But just like every machine has kinks, they’ve had to work through a few issues and focusing on their priority — which is their son — always brings them back on track. Though, one of the kinks was her ex’s attempts at reuniting.
“He had to remove his emotions. Once his focus became DJ and he stopped trying to get our relationship back, everything fell into place,” Singleton explained.
They now share custody, which means they split all costs and time. DJ alternates weeks between each home. Initially she felt it would be too much transitioning for her son and he did have some issues adjusting.
“He’s seven now so he understands that he has two different homes and why me and his dad got divorced, but as a child he still thinks we’ll get back together tomorrow.”
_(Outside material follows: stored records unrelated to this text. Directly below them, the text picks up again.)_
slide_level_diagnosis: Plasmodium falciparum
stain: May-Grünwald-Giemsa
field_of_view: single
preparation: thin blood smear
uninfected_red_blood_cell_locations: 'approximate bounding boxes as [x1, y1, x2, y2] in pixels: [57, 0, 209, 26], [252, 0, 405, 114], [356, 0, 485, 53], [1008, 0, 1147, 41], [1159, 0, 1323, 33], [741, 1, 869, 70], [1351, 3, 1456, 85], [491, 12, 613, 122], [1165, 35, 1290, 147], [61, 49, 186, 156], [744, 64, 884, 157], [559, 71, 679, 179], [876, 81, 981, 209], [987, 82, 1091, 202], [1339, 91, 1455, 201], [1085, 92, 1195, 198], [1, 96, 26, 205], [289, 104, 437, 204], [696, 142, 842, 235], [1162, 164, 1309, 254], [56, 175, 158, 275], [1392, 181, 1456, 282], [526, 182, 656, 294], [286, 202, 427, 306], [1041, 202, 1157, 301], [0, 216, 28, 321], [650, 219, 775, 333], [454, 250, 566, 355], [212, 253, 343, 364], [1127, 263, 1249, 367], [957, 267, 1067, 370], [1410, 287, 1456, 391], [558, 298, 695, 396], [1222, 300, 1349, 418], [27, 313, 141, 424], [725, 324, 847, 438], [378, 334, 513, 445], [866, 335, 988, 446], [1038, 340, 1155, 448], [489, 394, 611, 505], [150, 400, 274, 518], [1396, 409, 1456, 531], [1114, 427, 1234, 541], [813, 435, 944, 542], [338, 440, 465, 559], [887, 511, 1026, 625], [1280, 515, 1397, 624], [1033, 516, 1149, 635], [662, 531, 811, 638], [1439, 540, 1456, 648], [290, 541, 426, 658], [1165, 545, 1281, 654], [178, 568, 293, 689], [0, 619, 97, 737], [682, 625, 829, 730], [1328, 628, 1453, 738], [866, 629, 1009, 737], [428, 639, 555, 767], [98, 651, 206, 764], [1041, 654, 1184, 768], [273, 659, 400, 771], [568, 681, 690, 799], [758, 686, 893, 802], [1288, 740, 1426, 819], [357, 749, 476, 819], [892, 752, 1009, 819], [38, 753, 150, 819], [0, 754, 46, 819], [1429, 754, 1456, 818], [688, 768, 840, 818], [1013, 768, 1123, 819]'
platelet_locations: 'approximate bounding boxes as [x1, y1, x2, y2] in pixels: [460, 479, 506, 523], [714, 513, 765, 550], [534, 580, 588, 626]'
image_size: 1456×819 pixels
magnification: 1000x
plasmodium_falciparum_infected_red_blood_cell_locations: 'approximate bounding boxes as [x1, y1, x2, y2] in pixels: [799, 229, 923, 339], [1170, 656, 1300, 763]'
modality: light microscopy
Although Singleton is happy that she and her ex are still friends, she realizes that not all breakups maintain this level of being civil. She says, “Even though you’re divorced, when you have kids, you’re still a family. So we had to find ways to make it work.”
Here are some things they’ve decided to do that help maintain their new family dynamic while allowing the holidays to still be special for their son.
Split time on holidays
“We do half days. DJ spends the first half of the day with one parent then around 12 pm or 1 pm he would go to the other parent’s house. We don’t fight about it. It’s working pretty good,” Singleton explained.
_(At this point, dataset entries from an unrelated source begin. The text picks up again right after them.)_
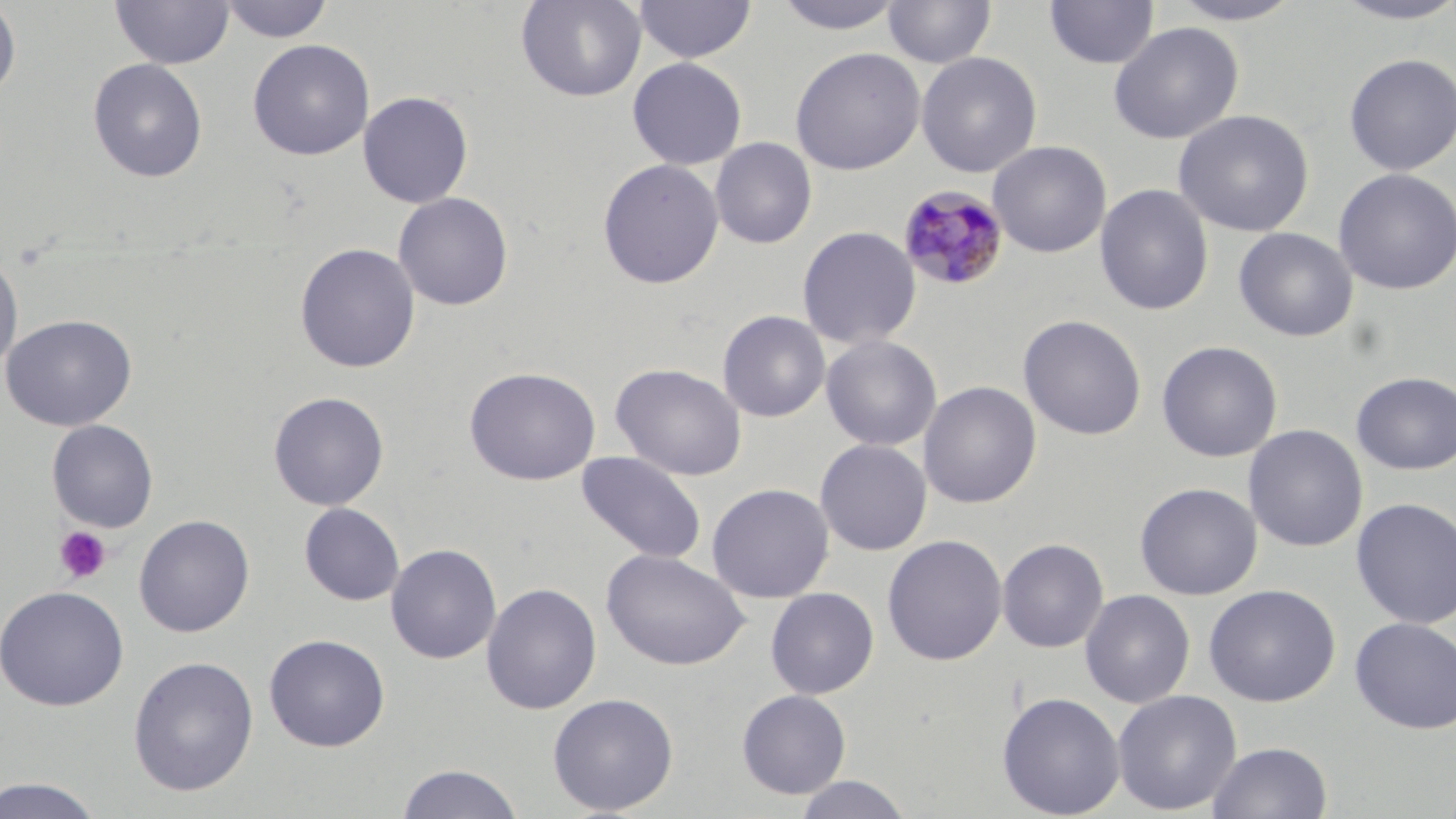

Summary:
  - Coordinate format: approximate bounding boxes as (x1, y1, x2, y2) in pixels
  - Uninfected red blood cell locations: (219, 0, 333, 43), (515, 0, 647, 102), (772, 0, 905, 35), (883, 0, 997, 68), (1044, 0, 1160, 69), (1164, 0, 1308, 26), (0, 1, 22, 102), (109, 1, 234, 70), (633, 1, 756, 63), (1330, 1, 1456, 26), (1108, 21, 1244, 144), (247, 39, 375, 160), (790, 46, 925, 176), (916, 52, 1042, 177), (1343, 53, 1456, 175), (627, 57, 747, 170), (87, 58, 208, 183), (358, 91, 473, 208), (1173, 109, 1314, 237), (710, 137, 817, 249), (987, 140, 1112, 258), (597, 158, 724, 290), (1333, 168, 1456, 295), (1095, 183, 1214, 316), (392, 191, 514, 311), (796, 226, 921, 349), (1233, 227, 1358, 342), (295, 242, 421, 373), (0, 253, 23, 379), (717, 310, 831, 422), (1, 314, 137, 432), (1018, 314, 1147, 440), (820, 334, 942, 451), (1156, 340, 1283, 462), (611, 362, 747, 481), (464, 366, 601, 486), (1351, 371, 1456, 475), (918, 381, 1041, 508), (268, 391, 389, 511), (46, 419, 158, 532), (1243, 424, 1368, 552), (815, 439, 932, 556), (576, 451, 707, 564), (1134, 481, 1263, 600), (706, 482, 835, 603), (1350, 496, 1456, 630), (299, 502, 404, 606), (134, 514, 254, 637), (882, 534, 1007, 666), (997, 538, 1109, 653), (386, 543, 501, 665), (600, 548, 749, 671), (481, 582, 602, 715), (1203, 584, 1341, 706), (0, 585, 129, 710), (765, 587, 879, 699), (1080, 589, 1195, 708), (1350, 616, 1456, 735), (264, 633, 390, 752), (127, 655, 259, 796), (736, 689, 852, 799), (1112, 689, 1242, 816), (996, 691, 1126, 818), (547, 692, 679, 815), (1207, 741, 1334, 819), (396, 763, 524, 819), (0, 774, 109, 818), (791, 774, 915, 818)
  - Plasmodium malariae-infected red blood cell locations: (897, 185, 1010, 291)
  - Platelet locations: (53, 525, 113, 585)
  - Slide-level diagnosis: Plasmodium malariae
  - Magnification: 1000x
  - Preparation: thin blood smear
  - Stain: May-Grünwald-Giemsa
  - Modality: optical microscopy
  - Field of view: single
  - Image size: 1456×819 pixels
This allows the child to still enjoy both parents/families equally.
Planning is huge
Singleton advises to pre plan what you will be doing. If you’re going to a parade, to see Christmas lights, or out for entertainment. She also advises that you include your child as a part of that process.
“We don’t try to hide it from him. And if he wants us to do any of the events together then we accommodate that. If we are going to dinner, it’s nothing more than dinner. We are there for our son,” she said.
Budget way ahead of time
Do your shopping early. While a lot people wait until the last minute, Singleton is usually done by October so she doesn’t have to fight any crowds to purchase a gift. She also recognizes that this time may still be a little difficult for her son and this is a way to ease the worry of disappointing him.
Make anyone you’re dating earn the right to be around your children
Although this isn’t specific to the holidays, she found it was the one area that she and her ex would have debates about.
She says, “Your child is the person you love more than anyone on this earth. Whoever you’re dating shouldn’t be able to be around him like that if they haven’t shown that they are dedicated to being in your life.”
No, you can’t control someone else’s relationships, but ask them to consider your kid(s) before they make those decisions.
Some divorced or separated couples who share children may have a long road ahead of them to finding their new way of being a family and working together.
“Take your emotions out of it. If both parents start to focus on the child and their well being it can work.”